Du hast sein Bild gesehen, und du hast gesehen, wie sehr du ihm äußerlich gleichst; aber damit hört die Ähnlichkeit auch schon auf, denn du besitzt unverkennbar Charakter, wohinge-gen dein Bruder Carlo mit allen Lastern dieser schlimmen Zeit behaftet war. Lebenslustig war er, ein glühender Verehrer der Primadonnen, ein Müßiggänger. Er las Gedichte, gab sich dem Spielen und dem Trinken hin. Er war jenes ewige Kind, das, da es ihm verwehrt war, im Dienste des Staates Ruhm zu erringen, keine Lust hat, stillen Mut zu zeigen.«
Andrea hielt inne, so als wäre er sich nicht sicher, wie er fort-fahren wollte. Müde sprach er dann weiter: »Du weißt ebensogut wie ich, was es bedeutet, wenn ein Patrizier ohne Erlaubnis des Großen Rates heiratet: Er ist vernichtet.
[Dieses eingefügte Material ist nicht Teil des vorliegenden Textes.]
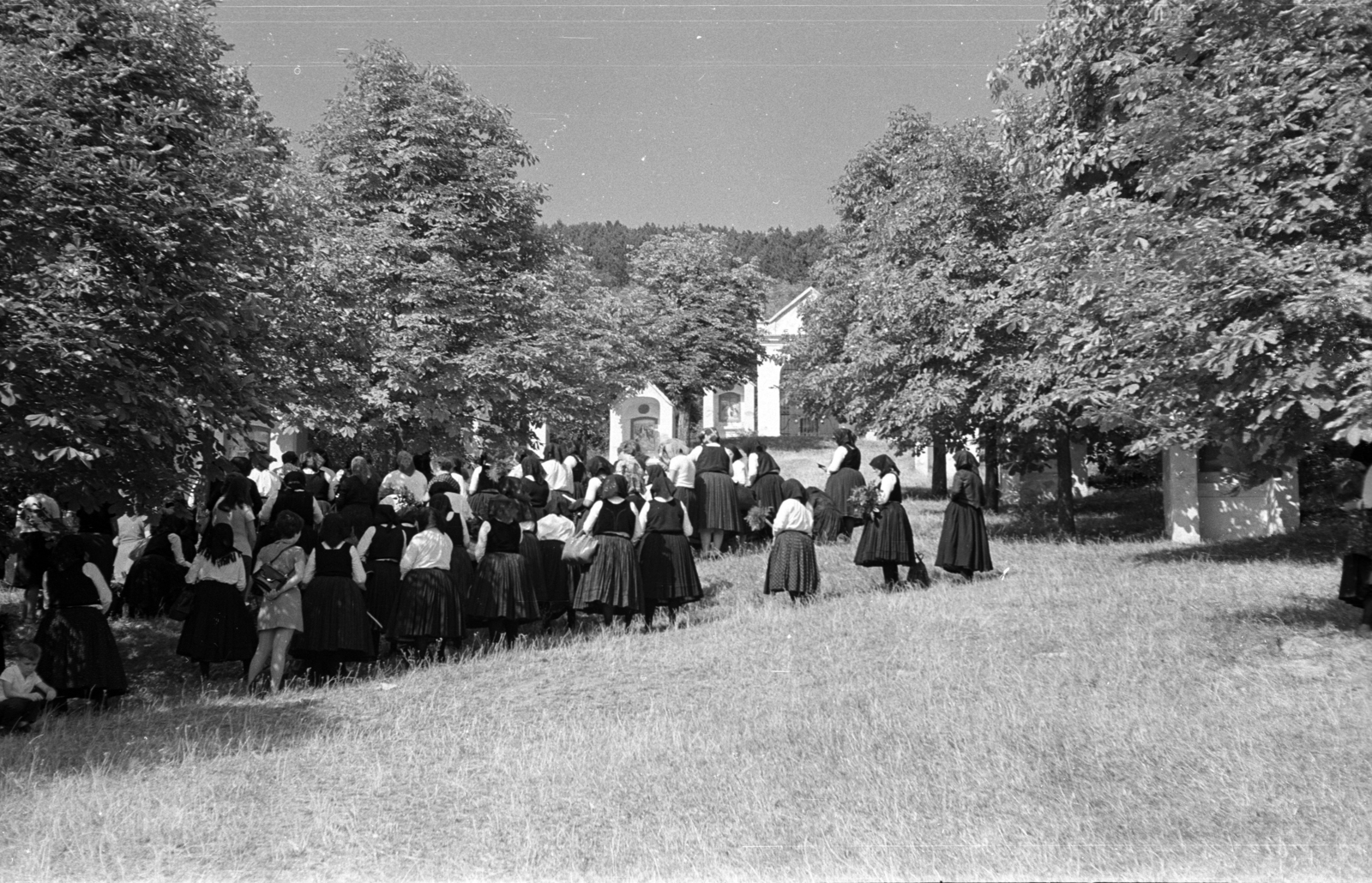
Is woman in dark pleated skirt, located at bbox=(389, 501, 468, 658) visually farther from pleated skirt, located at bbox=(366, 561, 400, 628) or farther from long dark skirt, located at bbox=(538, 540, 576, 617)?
long dark skirt, located at bbox=(538, 540, 576, 617)

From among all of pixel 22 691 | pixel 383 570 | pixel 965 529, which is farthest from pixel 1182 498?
pixel 22 691

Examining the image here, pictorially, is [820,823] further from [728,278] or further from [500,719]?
[728,278]

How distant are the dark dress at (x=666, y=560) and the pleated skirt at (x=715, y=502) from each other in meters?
4.32

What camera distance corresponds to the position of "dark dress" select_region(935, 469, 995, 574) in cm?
1576

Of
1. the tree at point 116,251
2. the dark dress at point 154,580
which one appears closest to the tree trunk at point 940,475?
the dark dress at point 154,580

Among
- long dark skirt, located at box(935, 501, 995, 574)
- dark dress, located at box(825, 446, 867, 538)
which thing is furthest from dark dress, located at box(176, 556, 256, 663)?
dark dress, located at box(825, 446, 867, 538)

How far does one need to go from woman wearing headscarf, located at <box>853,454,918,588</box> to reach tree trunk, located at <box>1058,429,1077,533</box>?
653 cm

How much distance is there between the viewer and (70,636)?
11.0 metres

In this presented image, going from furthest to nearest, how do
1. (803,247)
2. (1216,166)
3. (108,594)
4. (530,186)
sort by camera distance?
(803,247)
(530,186)
(108,594)
(1216,166)

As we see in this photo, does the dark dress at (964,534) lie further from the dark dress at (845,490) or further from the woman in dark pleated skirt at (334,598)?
the woman in dark pleated skirt at (334,598)

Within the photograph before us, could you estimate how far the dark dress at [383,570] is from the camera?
42.7 ft

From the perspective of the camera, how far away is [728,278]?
6450 cm

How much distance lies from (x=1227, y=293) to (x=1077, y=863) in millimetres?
5195

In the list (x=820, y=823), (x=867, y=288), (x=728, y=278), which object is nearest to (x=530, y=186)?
(x=867, y=288)
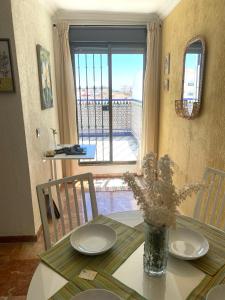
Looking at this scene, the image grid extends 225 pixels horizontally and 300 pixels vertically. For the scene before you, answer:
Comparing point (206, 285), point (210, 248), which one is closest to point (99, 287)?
point (206, 285)

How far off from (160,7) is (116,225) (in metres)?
3.03

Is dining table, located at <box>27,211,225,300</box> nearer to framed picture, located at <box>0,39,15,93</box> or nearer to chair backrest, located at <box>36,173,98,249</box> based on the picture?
chair backrest, located at <box>36,173,98,249</box>

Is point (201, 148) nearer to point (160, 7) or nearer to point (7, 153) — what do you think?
point (7, 153)

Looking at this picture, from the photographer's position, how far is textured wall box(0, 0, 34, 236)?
2018mm

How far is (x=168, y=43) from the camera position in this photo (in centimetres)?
316

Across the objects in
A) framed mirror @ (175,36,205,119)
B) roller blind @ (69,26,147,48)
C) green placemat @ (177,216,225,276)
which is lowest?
green placemat @ (177,216,225,276)

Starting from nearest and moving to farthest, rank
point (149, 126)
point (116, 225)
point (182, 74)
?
1. point (116, 225)
2. point (182, 74)
3. point (149, 126)

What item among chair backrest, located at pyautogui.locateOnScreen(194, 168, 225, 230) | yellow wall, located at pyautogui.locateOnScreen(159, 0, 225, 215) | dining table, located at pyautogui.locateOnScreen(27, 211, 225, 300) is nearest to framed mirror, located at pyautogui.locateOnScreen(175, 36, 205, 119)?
yellow wall, located at pyautogui.locateOnScreen(159, 0, 225, 215)

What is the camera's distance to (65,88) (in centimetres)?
352

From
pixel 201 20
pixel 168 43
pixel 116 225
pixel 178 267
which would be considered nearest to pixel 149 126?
pixel 168 43

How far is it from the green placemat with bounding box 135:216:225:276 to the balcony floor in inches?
114

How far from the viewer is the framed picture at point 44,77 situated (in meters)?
2.58

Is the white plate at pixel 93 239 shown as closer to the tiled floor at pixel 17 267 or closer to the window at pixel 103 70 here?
the tiled floor at pixel 17 267

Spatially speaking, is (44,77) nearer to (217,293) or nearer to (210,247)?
(210,247)
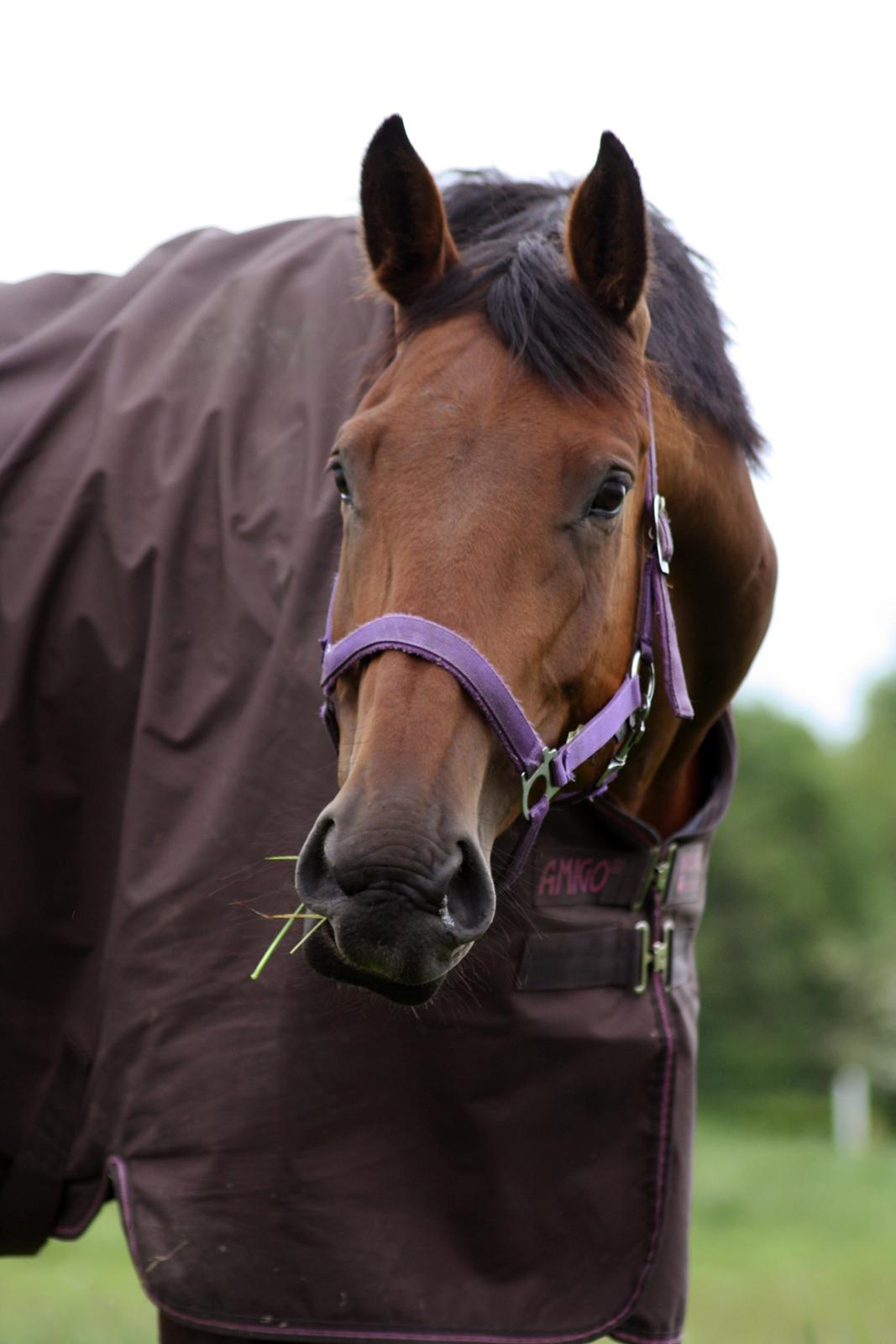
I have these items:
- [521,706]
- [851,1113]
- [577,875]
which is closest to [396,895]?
[521,706]

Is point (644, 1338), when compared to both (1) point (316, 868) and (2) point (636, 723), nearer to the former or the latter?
(2) point (636, 723)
Wenn du dir eine Braut ohne Familie oder Vermögen nimmst, dann wird der Name Treschi für immer aus dem Goldenen Buch gestrichen; deine Kinder sind nichts als gewöhnliche Bürger der Serenissima.
Und dennoch hat jener, von dem der Fortbestand dieser Linie abhing, sein Leben in der Gesellschaft von Tunichtguten verbracht und die Verbindungen, die ich für ihn zu knüpfen versuchte, verächtlich zurückgewiesen!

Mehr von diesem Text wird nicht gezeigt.